• _ARTICLE_
§ §
The Exacta VX100 - a Bit of an Oddity

Discussion in 'Classic Manual Cameras' started by john_seaman|2, Jun 30, 2011.

  1. The last of the "true" Exactas, later models were really Practicas with an Exacta lens mount. It's got three flash sockets – FP on the left, F and X on the right. Here it's fitted with the pentaprism, which has the largest split image focusing aid I've ever seen. The shutter is released by the large button on the lens which closes down the aperture and operated the shutter button on the body underneath. It's a left handed camera. It came with a Pancolar f2 50mm lens with impossibly stiff focusing.
    Sorry the title should be VX1000.
  2. On the top is the left handed film wind and shutter dial which rotated when you take a picture. The dials on the right control both the slow speeds and self timer – I've no idea how this works. This time the waist level finder is fitted.
  3. You can see the trademark film cutting knife in the back of the camera, along with the removable film spool.
  4. Accessories included extension tubes, a set of rods which may be for use with bellows, a lens hood and flash shoe, some of which still had their black and yellow boxes. There was also a Domiplan f2.8 lens. The interchangeable focusing screens are lumps of glass ground on one side, and with a convex surface on the other. They just push into the respective viewers.
    I should add that it's made by Ihagee of Dresden and seems like a glorious oddity when compared with more conventional cameras.
  5. I tried to work some oil into the siezed focusing helix of the Pancolar through the gap, but succeeded only in getting it on the aperture blades. So the following shots at the University of Leicester Botanical Garden were done with the Domiplan, which has performed well at f8 and f11. The shutter seems to be operating correctly at 125th and 250th albeit with a sort of "thwock".
  6. Another one
  7. I owe an apology to the creators of these sculptures as I neglected to record their names or titles.
  8. I've subsequently removed the back of the Pancolar lens and managed to clean all the oil off the aperture and freed up the focus. Using it's for another day though. Here's the last from the Garden (not a sculpture) done using the waist level finder, which you can hold close to your eye using the flip up magnifier.
    Thanks for looking as always.
  9. It has all the things that other cameras have, only they are in places different from what has become the almost universal norm. A direct descendant of what I understand was the first 35mm SLR, not an oddity until the others came to be look-alikes which could be identified only by their name plates.
  10. SCL


    It's an interesting camera, I had one about 10 years ago. It seemed to work fine with a pretty good variety of lenses, and then I found this site: , which really whetted my interest. After a while, however, I moved on and another Exaktaphile now has my gear. Nice shots, and enjoy using this prototype of things to come!
  11. I used one of those in high school. "Thwock" is a good description, but it had a distinctively solid feel to it.
  12. I'm not a collector (although my wife might differ), but this brings back fond memories. I used Exactas (mostly the VXIIb with the 58 Biotar) when I was a teen. It's great to see that the old gear can still produce good images.
§ §
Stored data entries
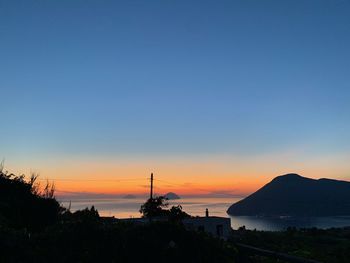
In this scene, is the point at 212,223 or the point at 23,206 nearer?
the point at 23,206

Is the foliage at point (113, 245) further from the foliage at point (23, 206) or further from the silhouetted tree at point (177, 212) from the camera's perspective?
the silhouetted tree at point (177, 212)

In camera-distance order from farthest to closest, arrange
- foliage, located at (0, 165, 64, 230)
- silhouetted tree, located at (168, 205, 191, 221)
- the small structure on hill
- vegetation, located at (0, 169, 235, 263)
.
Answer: silhouetted tree, located at (168, 205, 191, 221)
the small structure on hill
foliage, located at (0, 165, 64, 230)
vegetation, located at (0, 169, 235, 263)

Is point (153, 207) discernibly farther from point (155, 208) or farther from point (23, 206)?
point (23, 206)

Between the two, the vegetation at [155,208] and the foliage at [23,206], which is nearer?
the foliage at [23,206]

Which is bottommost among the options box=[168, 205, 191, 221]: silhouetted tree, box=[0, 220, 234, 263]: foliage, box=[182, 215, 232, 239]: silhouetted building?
box=[0, 220, 234, 263]: foliage

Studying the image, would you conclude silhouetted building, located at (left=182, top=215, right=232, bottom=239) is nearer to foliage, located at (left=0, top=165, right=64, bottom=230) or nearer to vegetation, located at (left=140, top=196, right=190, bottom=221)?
vegetation, located at (left=140, top=196, right=190, bottom=221)

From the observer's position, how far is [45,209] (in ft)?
76.4

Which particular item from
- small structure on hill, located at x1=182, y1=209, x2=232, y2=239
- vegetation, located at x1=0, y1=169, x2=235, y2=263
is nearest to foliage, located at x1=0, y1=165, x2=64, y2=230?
vegetation, located at x1=0, y1=169, x2=235, y2=263

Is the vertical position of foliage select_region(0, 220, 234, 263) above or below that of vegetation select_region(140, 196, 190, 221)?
below

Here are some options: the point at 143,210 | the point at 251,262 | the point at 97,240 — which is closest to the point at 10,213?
the point at 97,240

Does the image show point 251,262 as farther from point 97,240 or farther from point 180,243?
point 97,240

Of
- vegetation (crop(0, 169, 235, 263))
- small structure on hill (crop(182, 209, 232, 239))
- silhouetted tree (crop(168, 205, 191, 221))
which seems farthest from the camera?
silhouetted tree (crop(168, 205, 191, 221))

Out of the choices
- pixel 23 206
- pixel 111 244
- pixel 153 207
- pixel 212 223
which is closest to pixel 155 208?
pixel 153 207

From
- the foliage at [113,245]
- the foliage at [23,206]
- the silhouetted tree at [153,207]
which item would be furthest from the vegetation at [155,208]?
the foliage at [113,245]
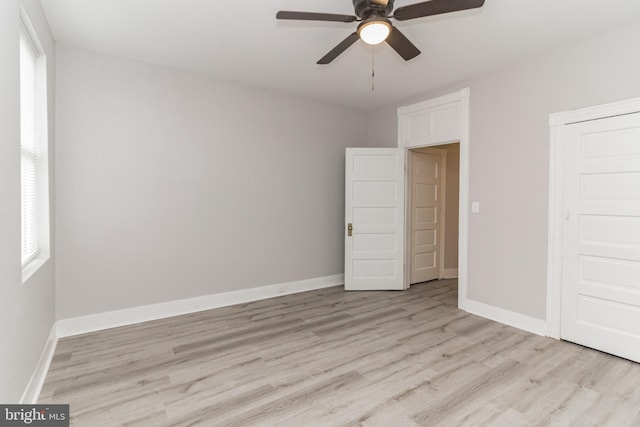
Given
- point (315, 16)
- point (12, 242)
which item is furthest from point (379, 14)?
point (12, 242)

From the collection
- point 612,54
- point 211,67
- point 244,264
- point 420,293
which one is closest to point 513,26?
point 612,54

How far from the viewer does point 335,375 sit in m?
2.45

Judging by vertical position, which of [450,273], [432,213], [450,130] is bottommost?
A: [450,273]

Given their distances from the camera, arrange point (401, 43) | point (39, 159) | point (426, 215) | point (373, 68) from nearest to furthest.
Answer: point (401, 43) → point (39, 159) → point (373, 68) → point (426, 215)

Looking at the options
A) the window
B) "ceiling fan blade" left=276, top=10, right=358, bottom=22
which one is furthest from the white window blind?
"ceiling fan blade" left=276, top=10, right=358, bottom=22

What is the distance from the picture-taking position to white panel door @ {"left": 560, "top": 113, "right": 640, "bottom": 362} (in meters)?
2.68

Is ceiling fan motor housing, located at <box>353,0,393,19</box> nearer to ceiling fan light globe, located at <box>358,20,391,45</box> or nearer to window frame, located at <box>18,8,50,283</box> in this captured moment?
ceiling fan light globe, located at <box>358,20,391,45</box>

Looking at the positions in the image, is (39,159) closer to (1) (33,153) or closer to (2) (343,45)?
(1) (33,153)

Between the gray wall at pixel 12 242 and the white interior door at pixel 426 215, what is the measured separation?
4260 millimetres

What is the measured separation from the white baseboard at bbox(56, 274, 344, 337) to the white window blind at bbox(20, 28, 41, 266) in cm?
92

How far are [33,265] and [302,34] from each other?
276 centimetres

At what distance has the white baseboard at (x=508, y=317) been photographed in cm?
324

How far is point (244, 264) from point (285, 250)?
61 centimetres

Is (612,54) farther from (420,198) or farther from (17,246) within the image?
(17,246)
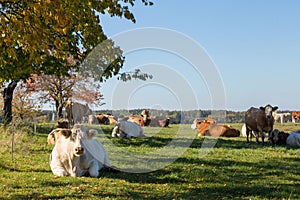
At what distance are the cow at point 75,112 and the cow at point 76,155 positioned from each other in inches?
639

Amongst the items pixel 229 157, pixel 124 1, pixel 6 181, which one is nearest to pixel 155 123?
pixel 229 157

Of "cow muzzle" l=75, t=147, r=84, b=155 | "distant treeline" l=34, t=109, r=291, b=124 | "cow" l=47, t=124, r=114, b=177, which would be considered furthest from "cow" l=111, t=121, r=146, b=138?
"cow muzzle" l=75, t=147, r=84, b=155

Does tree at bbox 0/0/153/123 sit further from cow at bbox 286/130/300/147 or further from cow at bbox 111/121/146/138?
cow at bbox 286/130/300/147

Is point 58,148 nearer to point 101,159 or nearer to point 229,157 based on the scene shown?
point 101,159

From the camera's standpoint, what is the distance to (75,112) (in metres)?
28.6

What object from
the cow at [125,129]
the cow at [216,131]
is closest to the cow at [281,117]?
the cow at [216,131]

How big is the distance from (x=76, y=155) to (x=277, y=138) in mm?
12430

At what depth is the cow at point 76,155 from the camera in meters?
9.52

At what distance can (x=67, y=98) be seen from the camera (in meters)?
36.0

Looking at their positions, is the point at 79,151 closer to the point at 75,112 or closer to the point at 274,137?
the point at 274,137

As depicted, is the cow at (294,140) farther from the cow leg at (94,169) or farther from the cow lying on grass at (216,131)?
the cow leg at (94,169)

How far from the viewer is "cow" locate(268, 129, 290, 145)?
1887 cm

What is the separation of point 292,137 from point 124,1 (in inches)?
447

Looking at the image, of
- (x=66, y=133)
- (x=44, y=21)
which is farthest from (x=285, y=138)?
(x=44, y=21)
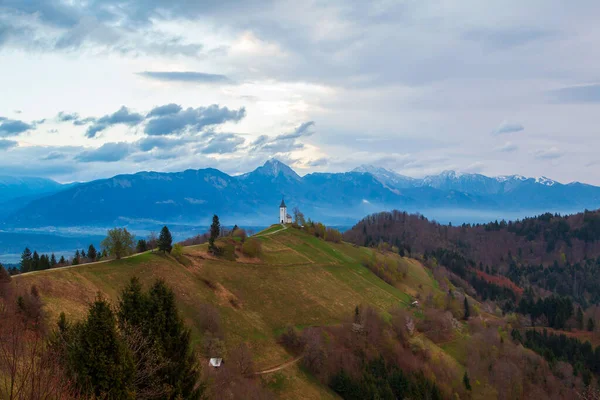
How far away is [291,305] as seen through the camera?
292 ft

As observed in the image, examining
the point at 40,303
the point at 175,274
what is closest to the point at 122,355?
the point at 40,303

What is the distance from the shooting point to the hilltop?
64.0m

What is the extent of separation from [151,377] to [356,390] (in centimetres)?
4338

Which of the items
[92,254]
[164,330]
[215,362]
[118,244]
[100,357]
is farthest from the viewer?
[92,254]

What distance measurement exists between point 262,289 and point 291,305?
22.0 feet

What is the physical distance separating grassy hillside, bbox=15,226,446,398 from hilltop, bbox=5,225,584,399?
0.21m

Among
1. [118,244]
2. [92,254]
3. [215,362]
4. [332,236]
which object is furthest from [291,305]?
[332,236]

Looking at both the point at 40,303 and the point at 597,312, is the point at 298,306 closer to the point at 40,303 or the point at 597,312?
the point at 40,303

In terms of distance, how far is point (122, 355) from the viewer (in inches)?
988

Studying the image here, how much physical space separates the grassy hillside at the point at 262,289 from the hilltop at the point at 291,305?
21 cm

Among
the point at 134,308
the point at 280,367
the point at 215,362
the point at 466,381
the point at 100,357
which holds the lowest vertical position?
the point at 466,381

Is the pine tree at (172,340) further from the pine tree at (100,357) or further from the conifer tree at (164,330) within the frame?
the pine tree at (100,357)

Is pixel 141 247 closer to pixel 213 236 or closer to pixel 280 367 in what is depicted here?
pixel 213 236

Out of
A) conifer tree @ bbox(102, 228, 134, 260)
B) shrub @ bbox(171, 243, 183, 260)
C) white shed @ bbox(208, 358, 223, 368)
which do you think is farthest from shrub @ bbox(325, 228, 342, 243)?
white shed @ bbox(208, 358, 223, 368)
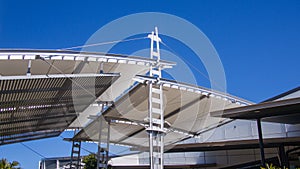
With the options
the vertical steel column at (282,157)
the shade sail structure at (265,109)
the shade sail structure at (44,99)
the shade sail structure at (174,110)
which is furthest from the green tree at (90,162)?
the shade sail structure at (265,109)

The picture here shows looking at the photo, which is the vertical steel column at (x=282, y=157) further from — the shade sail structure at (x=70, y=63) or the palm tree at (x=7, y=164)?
the palm tree at (x=7, y=164)

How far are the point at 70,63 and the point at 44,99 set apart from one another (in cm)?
584

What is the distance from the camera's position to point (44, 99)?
17359 millimetres

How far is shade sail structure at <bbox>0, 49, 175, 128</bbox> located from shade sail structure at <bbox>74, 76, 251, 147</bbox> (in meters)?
0.77

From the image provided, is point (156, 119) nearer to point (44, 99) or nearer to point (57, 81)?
point (57, 81)

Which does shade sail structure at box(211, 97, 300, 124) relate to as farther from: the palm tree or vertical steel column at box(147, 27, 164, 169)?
the palm tree

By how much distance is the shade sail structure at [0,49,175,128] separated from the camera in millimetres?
11003

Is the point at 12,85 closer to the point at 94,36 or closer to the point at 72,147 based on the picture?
the point at 94,36

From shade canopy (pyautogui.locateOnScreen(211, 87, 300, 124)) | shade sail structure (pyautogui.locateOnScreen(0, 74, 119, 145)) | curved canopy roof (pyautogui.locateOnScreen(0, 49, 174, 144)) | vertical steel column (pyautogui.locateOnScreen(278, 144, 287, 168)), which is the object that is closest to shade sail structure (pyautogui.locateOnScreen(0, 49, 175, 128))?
curved canopy roof (pyautogui.locateOnScreen(0, 49, 174, 144))

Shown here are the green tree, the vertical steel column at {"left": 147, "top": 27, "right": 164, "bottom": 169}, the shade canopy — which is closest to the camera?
the shade canopy

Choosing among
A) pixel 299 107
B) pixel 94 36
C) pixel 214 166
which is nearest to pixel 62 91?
pixel 94 36

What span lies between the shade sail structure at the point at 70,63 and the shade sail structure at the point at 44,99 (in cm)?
27

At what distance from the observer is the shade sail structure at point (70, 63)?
433 inches

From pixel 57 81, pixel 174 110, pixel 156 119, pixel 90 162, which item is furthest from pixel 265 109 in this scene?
pixel 90 162
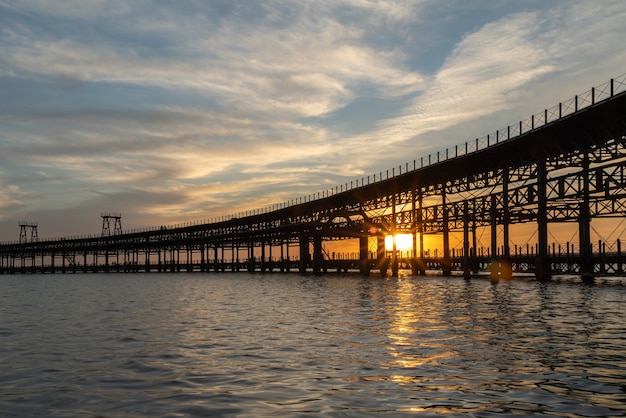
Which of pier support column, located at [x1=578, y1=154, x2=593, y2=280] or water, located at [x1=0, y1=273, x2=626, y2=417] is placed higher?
pier support column, located at [x1=578, y1=154, x2=593, y2=280]

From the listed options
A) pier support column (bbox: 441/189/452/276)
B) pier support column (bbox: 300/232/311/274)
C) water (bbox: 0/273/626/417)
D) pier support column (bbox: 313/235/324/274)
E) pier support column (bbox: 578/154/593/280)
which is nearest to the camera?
water (bbox: 0/273/626/417)

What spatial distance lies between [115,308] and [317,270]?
9315cm

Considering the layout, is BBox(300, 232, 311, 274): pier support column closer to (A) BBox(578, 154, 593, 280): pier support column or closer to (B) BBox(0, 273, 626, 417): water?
(A) BBox(578, 154, 593, 280): pier support column

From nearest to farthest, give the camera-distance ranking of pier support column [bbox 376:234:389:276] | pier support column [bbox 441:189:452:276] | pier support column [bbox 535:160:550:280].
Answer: pier support column [bbox 535:160:550:280] < pier support column [bbox 441:189:452:276] < pier support column [bbox 376:234:389:276]

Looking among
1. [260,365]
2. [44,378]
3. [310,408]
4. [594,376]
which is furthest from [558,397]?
[44,378]

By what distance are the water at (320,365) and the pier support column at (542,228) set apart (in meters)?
36.3

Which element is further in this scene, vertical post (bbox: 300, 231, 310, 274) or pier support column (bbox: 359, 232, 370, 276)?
vertical post (bbox: 300, 231, 310, 274)

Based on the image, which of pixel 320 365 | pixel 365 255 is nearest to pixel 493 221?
pixel 365 255

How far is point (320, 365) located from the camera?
1686cm

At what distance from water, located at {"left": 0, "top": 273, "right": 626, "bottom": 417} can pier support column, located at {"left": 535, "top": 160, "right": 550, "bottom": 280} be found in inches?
1429

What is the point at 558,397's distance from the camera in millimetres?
12836

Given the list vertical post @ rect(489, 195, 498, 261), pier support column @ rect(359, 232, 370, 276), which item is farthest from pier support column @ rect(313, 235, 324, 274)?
vertical post @ rect(489, 195, 498, 261)

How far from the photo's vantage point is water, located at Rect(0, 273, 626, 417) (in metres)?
12.5

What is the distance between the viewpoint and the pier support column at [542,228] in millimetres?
65875
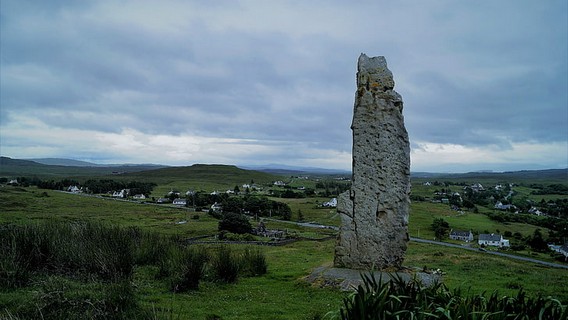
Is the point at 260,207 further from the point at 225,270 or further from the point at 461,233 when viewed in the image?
the point at 225,270

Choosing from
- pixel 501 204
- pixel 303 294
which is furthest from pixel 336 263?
pixel 501 204

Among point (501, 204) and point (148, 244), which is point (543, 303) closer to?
point (148, 244)

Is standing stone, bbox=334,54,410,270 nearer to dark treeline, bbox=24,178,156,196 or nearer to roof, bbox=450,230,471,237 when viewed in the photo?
roof, bbox=450,230,471,237

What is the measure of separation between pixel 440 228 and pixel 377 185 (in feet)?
208

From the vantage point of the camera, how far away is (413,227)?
7631cm

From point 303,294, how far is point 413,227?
68961mm

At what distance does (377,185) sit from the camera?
47.4 feet

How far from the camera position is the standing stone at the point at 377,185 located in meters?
14.2

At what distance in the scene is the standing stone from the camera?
14.2 m

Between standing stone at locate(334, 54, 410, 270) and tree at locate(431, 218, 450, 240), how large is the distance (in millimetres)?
58457

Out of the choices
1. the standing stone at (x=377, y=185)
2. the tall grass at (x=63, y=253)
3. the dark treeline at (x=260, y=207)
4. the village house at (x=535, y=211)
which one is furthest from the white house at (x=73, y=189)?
the village house at (x=535, y=211)

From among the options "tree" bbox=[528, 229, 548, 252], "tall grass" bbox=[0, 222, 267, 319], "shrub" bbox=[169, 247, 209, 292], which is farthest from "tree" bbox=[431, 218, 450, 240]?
"shrub" bbox=[169, 247, 209, 292]

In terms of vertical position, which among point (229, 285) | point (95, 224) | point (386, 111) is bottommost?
point (229, 285)

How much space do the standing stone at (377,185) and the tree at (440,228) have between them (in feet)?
192
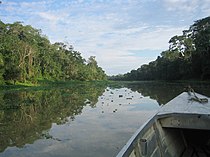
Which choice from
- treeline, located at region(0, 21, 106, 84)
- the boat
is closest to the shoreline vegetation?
treeline, located at region(0, 21, 106, 84)

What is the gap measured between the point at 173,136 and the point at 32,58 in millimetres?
45932

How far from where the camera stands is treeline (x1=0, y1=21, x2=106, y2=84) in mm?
39134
§ §
Repeat word for word the part of the Exacta camera discussion starting at "9. It has all" and ending at "feel to it.". The entries have no connection to the Exacta camera discussion.

9. It has all the things that other cameras have, only they are in places different from what has become the almost universal norm. A direct descendant of what I understand was the first 35mm SLR, not an oddity until the others came to be look-alikes which could be identified only by their name plates.
  10. SCL


    It's an interesting camera, I had one about 10 years ago. It seemed to work fine with a pretty good variety of lenses, and then I found this site: , which really whetted my interest. After a while, however, I moved on and another Exaktaphile now has my gear. Nice shots, and enjoy using this prototype of things to come!
  11. I used one of those in high school. "Thwock" is a good description, but it had a distinctively solid feel to it.